start QUOTED TEXT
When I first got the schedule I was curious about back-to-back stop in OKC and Tulsa. Turns out, the presenters knew what they were doing and we sold decently in both cities. Slightly better in OKC.
If you haven’t been to OKC lately (or ever) you should know that the entire downtown area is under construction. There is a new skyscraper nearing completion and apparently another in the works. As a result, the entire infrastructure of the downtown area is being updated to accommodate these new buildings. Everything is torn up. It didn’t much matter as there isn’t a whole lot to do in OKC and most nights we just hung out in the hotel lounge. The house in OKC was converted from an old arena/multipurpose type space. It makes for some odd backstage architecture. Also, there is a very steep rake on the orchestra level. The mix position is as high as many mezzanine seats in other houses. It made for a little different experience both sonically and visually.
After a short drive to Tulsa I had a little extra time before load-in. I decided to do some laundry and was very happy to find an Addams Family pinball machine. Show significance aside, this is a great machine and I spent a lot of time playing during the week. Fellow SFNer, Justice Bigler, is the house audio head in Tulsa. We had met a few years back in NYC and it was nice to catch up during the week. The room in Tulsa was designed by the same architect as Nashville and they are nearly identical. I loaded my Nashville LCS file prior to tuning and it was remarkably close. I don’t know that I would recommend that as standard operating procedure but my curiosity got the best of me.
end QUOTED TEXT
start DATASET EXCERPT
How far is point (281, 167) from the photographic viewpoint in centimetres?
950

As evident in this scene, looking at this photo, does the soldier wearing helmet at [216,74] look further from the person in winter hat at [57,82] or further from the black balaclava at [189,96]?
end DATASET EXCERPT
_DIRECTIONS_
A) In the post above about the OKC and Tulsa stops, reproduce the passage from "When I first" to "better in OKC.".
B) Answer these questions from the post about the OKC and Tulsa stops:
(i) In which of the two cities were sales slightly better?
(ii) What building was nearing completion in downtown OKC?
(iii) What kind of pinball machine was found while doing laundry before load-in in Tulsa?

_RESPONSE LIST_
A)
When I first got the schedule I was curious about back-to-back stop in OKC and Tulsa. Turns out, the presenters knew what they were doing and we sold decently in both cities. Slightly better in OKC.

B)
(i) OKC
(ii) A new skyscraper
(iii) An Addams Family pinball machine